Linux Follies: openmp

2011-04-19

Basic OpenMP

OpenMP is a standard API in C, C++ and Fortran which supports shared memory programming. Compilers which support it include GCC, and Intel.

While there is some instructional material on the web, they can be a bit obtuse, I found. So, here is a typical first exercise. Compute π by approximating an integral: \int_{0}^{1} 4/(1 + x^2) dx = π

The serial version looks like (leaving out obvious details):

 
    sum = 0.;
    step = 1./(double)N;
    for (i = 0; i < N; ++i) {
        x  = (i + 0.5) * step;
        sum += 4./(1. + x*x);
    }
    sum *= step; // pi == sum

The naive parallel version uses an array of size equal to the number of threads, i.e. creating an array slot to store the results from each thread.

 
    for (i = 0; i < 8; ++i) buf[i] = 0.;
    sum = 0.;
    step = 1./(double)N;
    #pragma omp parallel for private(i,x)
    for (i = 0; i < N; ++i) {
        x = (i + 0.5) * step;
        buf[omp_get_thread_num()] += 4./(1. + x*x);
    }
    for (i = 0; i < 8; ++i) sum += buf[i];  // pi == sum

The naive version is slow, I'm guessing due to the repeated calls to omp_get_thread_num(). You can improve it by declaring a large parallel block so that omp_get_thread_num() is only called once per thread:

 
    for (i = 0; i < 8; ++i) buf[i] = 0.;
    sum = 0.;
    step = 1./(double)N;
    #pragma omp parallel
    {
        me = omp_get_thread_num();
        #pragma omp parallel for private(i,x,me)
        for (i = 0; i < N; ++i) {
            x = (i + 0.5) * step;
            buf[me] += 4./(1. + x*x);
    }
    
    for (i = 0; i < 8; ++i) sum += buf[i];  // pi == sum

The “proper” version uses a reduce operation, which ensures all threads are complete before the reduction operation is done.
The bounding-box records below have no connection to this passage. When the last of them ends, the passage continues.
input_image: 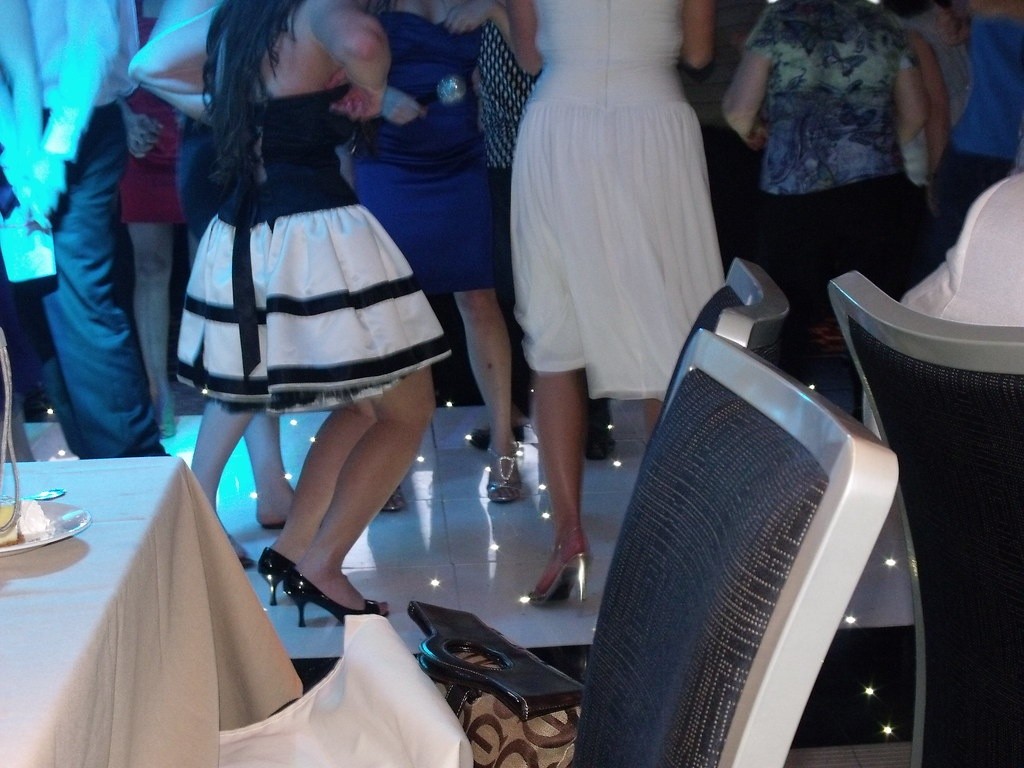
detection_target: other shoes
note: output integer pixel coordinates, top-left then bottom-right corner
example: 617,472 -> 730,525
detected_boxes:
584,425 -> 610,460
470,427 -> 526,448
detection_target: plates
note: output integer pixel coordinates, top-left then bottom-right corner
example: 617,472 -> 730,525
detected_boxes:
0,501 -> 92,557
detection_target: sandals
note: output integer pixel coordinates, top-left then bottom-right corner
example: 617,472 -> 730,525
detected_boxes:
487,443 -> 522,501
381,487 -> 404,512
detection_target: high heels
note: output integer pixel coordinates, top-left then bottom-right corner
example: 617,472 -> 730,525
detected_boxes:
257,547 -> 297,606
283,567 -> 389,628
529,525 -> 591,605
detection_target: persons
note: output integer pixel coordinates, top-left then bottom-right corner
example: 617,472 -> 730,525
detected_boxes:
116,0 -> 181,439
467,0 -> 612,460
1,0 -> 172,457
179,406 -> 292,569
128,0 -> 452,627
350,0 -> 522,504
720,0 -> 1024,422
508,1 -> 725,604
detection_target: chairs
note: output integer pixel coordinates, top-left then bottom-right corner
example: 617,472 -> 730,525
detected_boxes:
640,258 -> 790,465
829,269 -> 1024,768
409,328 -> 899,768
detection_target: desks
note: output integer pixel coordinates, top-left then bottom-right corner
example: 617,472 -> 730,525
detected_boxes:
0,454 -> 303,768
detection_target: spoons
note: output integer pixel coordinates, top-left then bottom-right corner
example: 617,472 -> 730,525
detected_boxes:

Waiting for all threads to complete is called a “barrier”:

 
    sum = 0.;
    step = 1./(double)N;
    #pragma omp parallel for private(i,x) reduction(+:sum)
    for (i = 0; i < N; ++i) {
        x = (i + 0.5) * step;
        sum += 4./(1. + x*x);
    }
    sum *= step;  // pi == sum

The important bit in both the parallel versions, which I didn't learn until after several tries was the “private(i,x)” bit. That ensures that the various threads do not overwrite each other’s copy of those variables.

This tutorial (PDF) from OpenMP by Tim Mattson and Larry Meadows both of Intel is very useful, and works through such technical issues as caching.